The Federal Trade Commission recently decided that a Cole Haan Pinterest contest was potentially deceptive, which could have a ripple effect for brands using the network for B2C marketing. According to the FTC’s evaluation, it would not have been innately clear to third-party Pinterest users that the contest boards were part of a branded campaign, or that contest participants were required to use five Cole Haan images in their entries to be eligible for a $1,000 prize.

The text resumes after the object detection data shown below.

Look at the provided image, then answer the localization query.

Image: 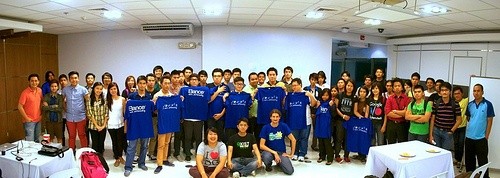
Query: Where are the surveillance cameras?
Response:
[378,29,384,33]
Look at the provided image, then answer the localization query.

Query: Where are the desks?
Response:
[365,140,455,178]
[0,140,76,178]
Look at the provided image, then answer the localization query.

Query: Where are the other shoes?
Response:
[344,158,350,162]
[457,162,461,168]
[298,156,304,161]
[335,157,343,163]
[292,155,297,160]
[154,166,162,174]
[185,156,191,163]
[362,159,366,164]
[326,162,331,165]
[251,170,255,176]
[164,160,173,166]
[174,154,183,161]
[118,156,125,164]
[114,159,120,167]
[311,144,318,151]
[233,171,239,178]
[149,154,157,160]
[317,157,325,163]
[266,162,272,172]
[124,170,130,177]
[139,165,148,170]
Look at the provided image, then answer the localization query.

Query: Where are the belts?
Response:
[436,126,451,132]
[392,121,401,123]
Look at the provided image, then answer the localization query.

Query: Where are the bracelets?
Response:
[450,130,453,134]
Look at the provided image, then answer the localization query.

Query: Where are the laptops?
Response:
[0,143,17,152]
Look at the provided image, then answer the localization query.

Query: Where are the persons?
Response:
[465,84,495,178]
[189,127,229,178]
[404,85,433,143]
[385,79,408,143]
[18,70,494,178]
[227,117,262,178]
[259,108,296,175]
[430,82,462,152]
[452,86,469,173]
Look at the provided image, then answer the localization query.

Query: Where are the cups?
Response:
[43,134,50,144]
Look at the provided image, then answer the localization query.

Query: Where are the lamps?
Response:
[352,0,421,22]
[178,41,196,49]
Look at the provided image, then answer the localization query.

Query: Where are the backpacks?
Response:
[80,151,109,178]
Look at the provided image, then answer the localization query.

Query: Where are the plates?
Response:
[426,149,442,153]
[401,152,416,157]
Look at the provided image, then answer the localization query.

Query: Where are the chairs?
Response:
[470,162,491,178]
[50,147,96,178]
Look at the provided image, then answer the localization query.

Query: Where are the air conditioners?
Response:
[141,24,194,37]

Thus, the FTC concludes that it must be obvious to people who see the boards that:
A) They were created for a branded contest
B) There is money on the line, serving as an incentive for consumers to promote the company’s products
If other brands run into similar problems with the FTC, Pinterest could ultimately run into a one-step forward, two-steps back kind of scenario. It has been working to develop commercial opportunities for companies as an incentive to get on the site. Contests were one way that companies could share branded content and measure the results via contest entries and new followers. If this suddenly became a tactic with a lot of red tape around it, businesses may be forced to find alternative avenues for B2C social marketing.
Of course, Pinterest might have carved out an alternative by that point. It recently added promoted Pins, a feature that lets companies buy wider reach among targeted audiences. However, those posts are marked as sponsored and users have the ability to turn off the suggestions if they only want organic results.
The lines are blurring online. Networks that were once owned and operated by users are now stomping grounds for businesses, too. Ultimately, the brands that tread seamlessly between commercial goals and great user experiences will generate the strongest results.